As a person who has been involved in a large number of "DEI" type trainings, both as a recipient and as training manager, I have seen a version of the Google mistake made consistently.

My experience has been that it comes from a lack of empathy and a certain degree of arrogance. Basically, when you want to influence someone (which is what the AI was attempting), you have to see the world through their eyes. This is so you can generate content that they find compelling. You also have to get them to least minimally suspend their inherent objection to being manipulated. This is to prevent a backlash and increase receptivity to the training.

If you lack empathy with the people you want to influence, you generate content which they will find compelling. If you are arrogant, you lack the insight that they might find your content objectionable (after all you are the really smart person who knows what everyone should think) and lack the ability to introspect. This prevents you from recognizing your errors.

In my experience, when a training suffers from these issues it leads to what we called "training scars."

This means the training causes more harm than benefits (i.e., people come out of a DEI training less receptive to the principles of DEI). This is because the only people who find the content compelling and are willing to be manipulated already share the beliefs being pushed at the training. They do not benefit much from the training since they are already on board. Anyone even a tiny bit skeptical comes away feeling pissed off and more oppositional than when they went in.

So basically, all Google has done with this is probably push away all kinds of people who will now question all their products, including search. I think this will have a huge fiscal hit on Google as trust in their search engine is a huge competitive advantage. They have likely damaged trust with a large portion of them customers, and this damage will impact more than AI. Do you want to use a search engine that you believe is trying to manipulate you? You might if you have no other option but my guess is many people will jump ship to something else.

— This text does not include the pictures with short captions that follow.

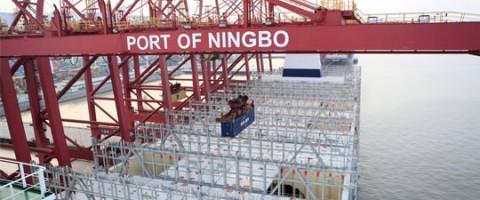 Portacontenedores de CMA CGM en el puerto de Ningbo, China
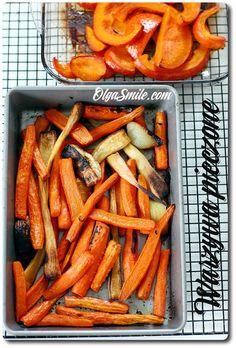 Warzywa pieczone W moim domu warzywa pieczone przygotowane są kilka razy w miesiącu. Po pierwsze, warzywa pieczone używam do rosołów bez mięsa, do zupy pho, oraz innych zup, które powinny być intensywne w smaku i aromatyczne.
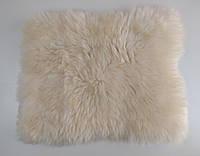 Натуральная накидка из овeчьeй шерсти, 40 см * 40 см.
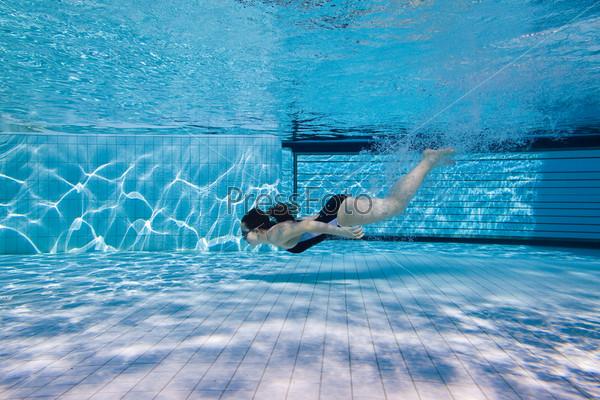 Девушки плавают в бассейне фото фото 103-72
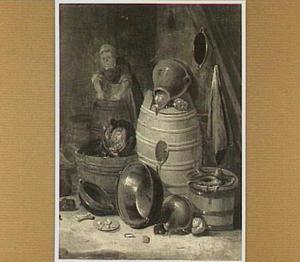 Vrouw doet de was in een keuken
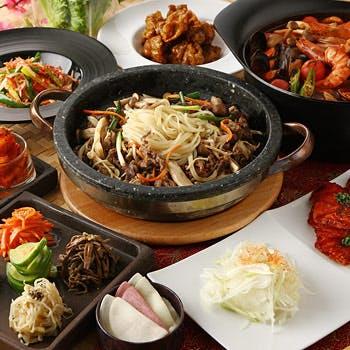 PLAN1の大人数用(9〜32名)【個室確約】スパークリング含む70種飲み放題(2時間)!韓国料理全8品プラン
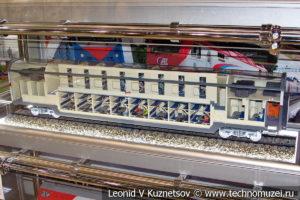 Пассажирский двухэтажный вагон 61-4465 модель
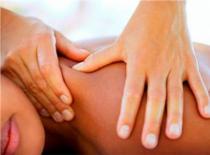 Jak wykonać relaksujący masaż - techniki i chwyty w masażu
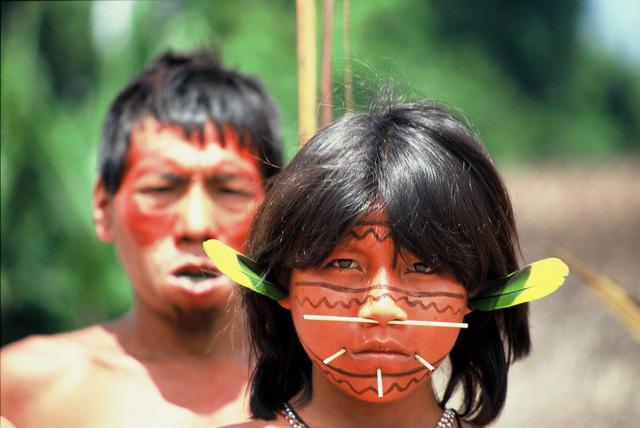 Bộ tộc sống biệt lập trong rừng sâu Amazon với những tập tục kỳ lạ, ghê rợn - Ảnh 5.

Finally, another issue I have seen with DEI training, and this probably is not related to the Google AI issue, is using the training to validate people concerns or buy them off. I saw this a lot as well...where the training was built to impress a bunch of people outside the organization (i.e., it was material they were receptive too) but in doing so they made the material objectionable to those being trained. Or the training is a way to funnel resources to a group that might otherwise publicly challenge or call out the organization. These trainings almost always inflict training scars as those being trained are generally offended by the content, and even if the content is decent, they tend to pick up on the real reason for the training and then get pissed about their time being used as part of deal to buy off others.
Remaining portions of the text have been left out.